Flossmoor Mayor Paul Braun has been appointed to a newly formed panel that will provide input and guidance to the Illinois State Toll Highway Authority as the agency’s staff develops a master plan to reconstruct the highway between Rosemont and Oak Lawn.
Braun is one of 33 members, and nine Chicago-area mayors, named to the Central Tri-State Tollway Corridor Planning Council. The redevelopment of that section of the road – I-294 – is part of Move Illinois, the tollway’s 15-year, $12 billion capital program.
The formation of the panel was announced Thursday.
“While the majority of the Central Tri-State Corridor Planning Council’s work will be planning activities for improvements to the mid-section of the I-294 tollway north of 95th Street, this work will obviously impact Southland residents’ use of the lower portion of the tollway,” Braun said Friday.
“As the South Suburban Mayors and Managers Association’s representative to the Corridor Planning Council, I want make sure that the interests of our region are represented.”
The Corridor Planning Council will be asked to provide a final report and recommendations to the Illinois Tollway board of directors regarding its recommendations for the master planning process and vision for the corridor.
The panel includes representatives from several councils of mayors, Cook and DuPage counties, the Illinois Department of Transportation, as well as groups representing regional transit and transportation planning, economic development, commercial freight and environmental interests. An environmental working group will also be convened to provide input on environmental and livability matters in the corridor.

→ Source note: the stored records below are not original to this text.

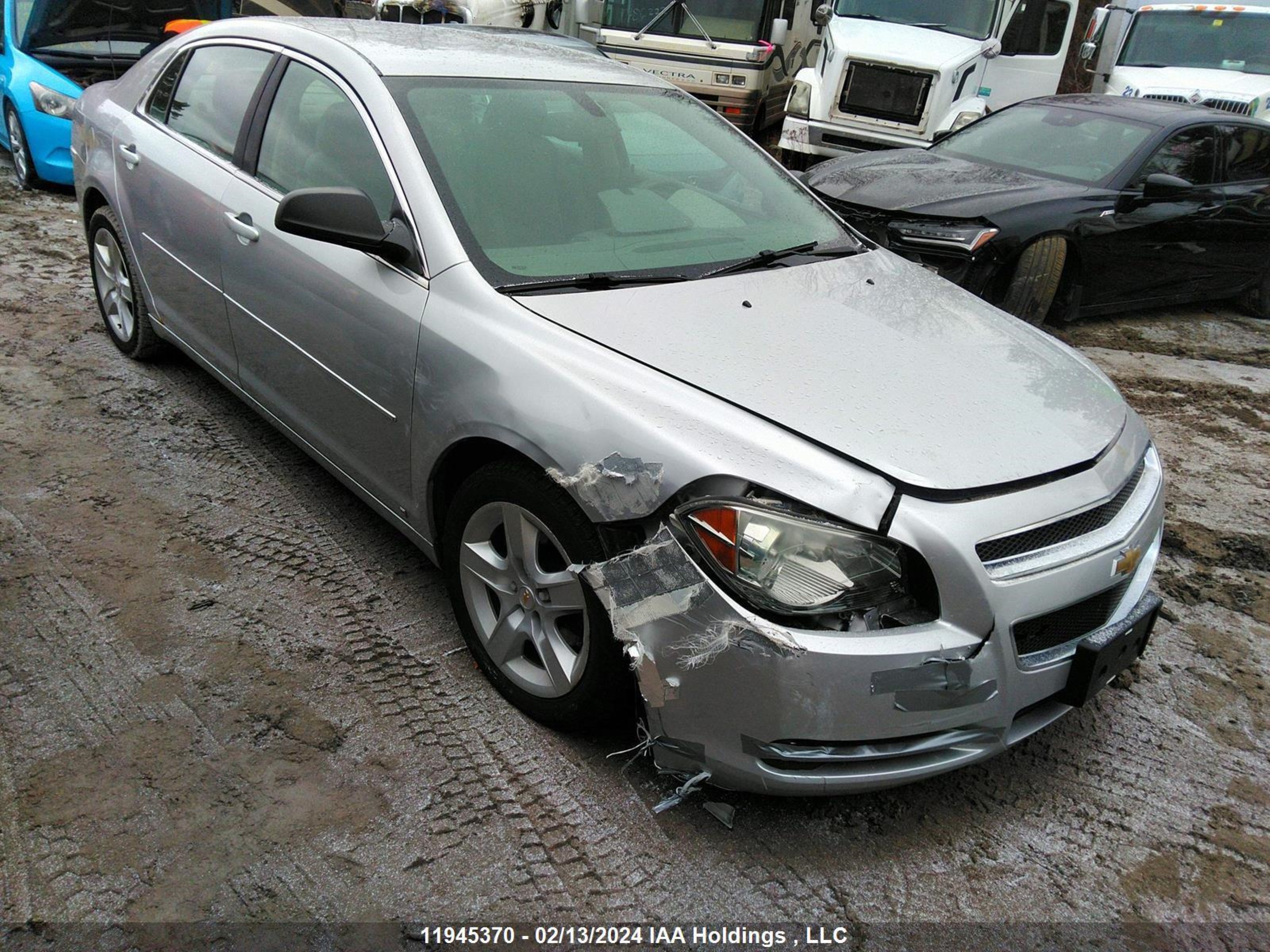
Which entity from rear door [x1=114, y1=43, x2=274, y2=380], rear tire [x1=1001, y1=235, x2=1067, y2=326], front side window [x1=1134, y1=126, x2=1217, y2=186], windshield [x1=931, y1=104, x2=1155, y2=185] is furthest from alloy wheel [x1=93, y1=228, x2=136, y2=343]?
front side window [x1=1134, y1=126, x2=1217, y2=186]

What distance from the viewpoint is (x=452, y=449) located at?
2656mm

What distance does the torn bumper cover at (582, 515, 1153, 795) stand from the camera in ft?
6.81

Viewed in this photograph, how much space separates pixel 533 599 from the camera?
2547mm

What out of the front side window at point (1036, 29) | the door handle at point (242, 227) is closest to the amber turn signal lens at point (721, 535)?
the door handle at point (242, 227)

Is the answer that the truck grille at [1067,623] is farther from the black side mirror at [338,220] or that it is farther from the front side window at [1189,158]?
the front side window at [1189,158]

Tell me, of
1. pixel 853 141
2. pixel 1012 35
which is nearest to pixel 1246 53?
pixel 1012 35

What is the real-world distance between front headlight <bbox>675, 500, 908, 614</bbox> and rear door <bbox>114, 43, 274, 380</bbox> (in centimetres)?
243

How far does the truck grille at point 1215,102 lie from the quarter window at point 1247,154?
1.94 meters

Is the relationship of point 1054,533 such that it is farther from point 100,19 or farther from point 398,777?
point 100,19

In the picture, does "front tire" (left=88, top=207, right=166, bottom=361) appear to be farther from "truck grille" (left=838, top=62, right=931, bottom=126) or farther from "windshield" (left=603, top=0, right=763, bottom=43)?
"windshield" (left=603, top=0, right=763, bottom=43)

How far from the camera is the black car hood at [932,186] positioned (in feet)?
20.0

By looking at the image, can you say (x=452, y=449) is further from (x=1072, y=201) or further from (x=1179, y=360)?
(x=1179, y=360)

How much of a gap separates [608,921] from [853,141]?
30.5 ft

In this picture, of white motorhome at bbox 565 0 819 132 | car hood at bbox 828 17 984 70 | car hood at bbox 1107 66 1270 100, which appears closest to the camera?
car hood at bbox 828 17 984 70
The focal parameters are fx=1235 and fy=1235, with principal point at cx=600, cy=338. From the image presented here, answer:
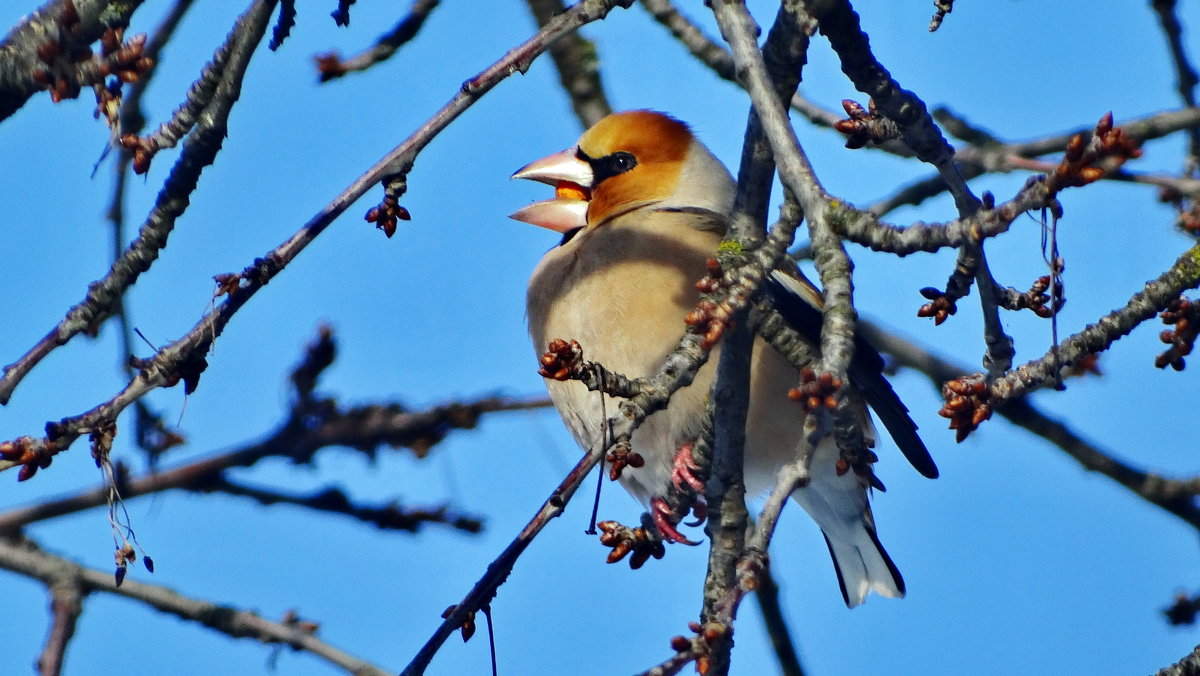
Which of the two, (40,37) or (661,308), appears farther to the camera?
(661,308)

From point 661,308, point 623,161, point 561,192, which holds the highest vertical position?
point 623,161

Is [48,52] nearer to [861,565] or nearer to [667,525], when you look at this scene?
[667,525]

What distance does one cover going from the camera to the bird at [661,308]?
364 centimetres

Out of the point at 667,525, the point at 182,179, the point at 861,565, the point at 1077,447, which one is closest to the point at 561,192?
the point at 667,525

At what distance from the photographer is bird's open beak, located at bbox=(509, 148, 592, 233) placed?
441cm

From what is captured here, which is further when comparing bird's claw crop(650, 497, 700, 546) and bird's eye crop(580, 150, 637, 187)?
bird's eye crop(580, 150, 637, 187)

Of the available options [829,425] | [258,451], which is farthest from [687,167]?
[829,425]

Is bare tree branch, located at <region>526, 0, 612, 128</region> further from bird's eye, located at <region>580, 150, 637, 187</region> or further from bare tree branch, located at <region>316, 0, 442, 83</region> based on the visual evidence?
bare tree branch, located at <region>316, 0, 442, 83</region>

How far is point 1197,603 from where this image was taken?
13.2ft

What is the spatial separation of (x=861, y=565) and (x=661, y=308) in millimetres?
1568

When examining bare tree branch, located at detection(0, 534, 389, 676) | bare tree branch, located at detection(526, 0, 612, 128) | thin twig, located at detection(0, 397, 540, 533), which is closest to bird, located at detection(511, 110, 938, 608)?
bare tree branch, located at detection(526, 0, 612, 128)

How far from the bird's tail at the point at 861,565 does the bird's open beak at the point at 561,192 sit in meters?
1.52

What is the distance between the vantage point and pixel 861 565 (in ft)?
15.1

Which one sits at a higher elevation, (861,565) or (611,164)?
(611,164)
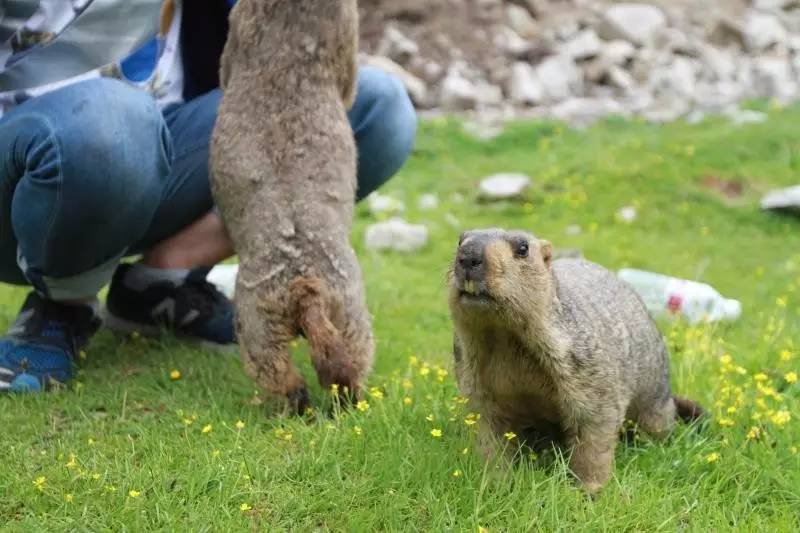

Nearly 22 miles long, the Central Tri-State Tollway Corridor is one of the busiest and most complex segments of the 286-mile tollway system, serving up to 185,000 daily vehicles. It connects five other interstates – the Jane Addams Memorial Tollway (I-90), I-190, the Reagan Memorial Tollway (I-88), the Eisenhower Expressway (I-290) and the Stevenson Expressway (I-55) – and serves as a main route to O’Hare International Airport.
The Move Illinois program currently includes $1.7 billion for the Central Tri-State Tollway Project, with advance work starting as early as 2018 and reconstruction scheduled for 2020-2022. In addition to planning for roadway reconstruction, the master planning process will allow the Illinois Tollway to consider improvements to several major bridges and local interchanges, accommodations for commercial vehicles and transit.
It will also explore the addition of active traffic management similar to steps being taken as part of the Jane Addams Memorial Tollway Rebuilding and Widening Project.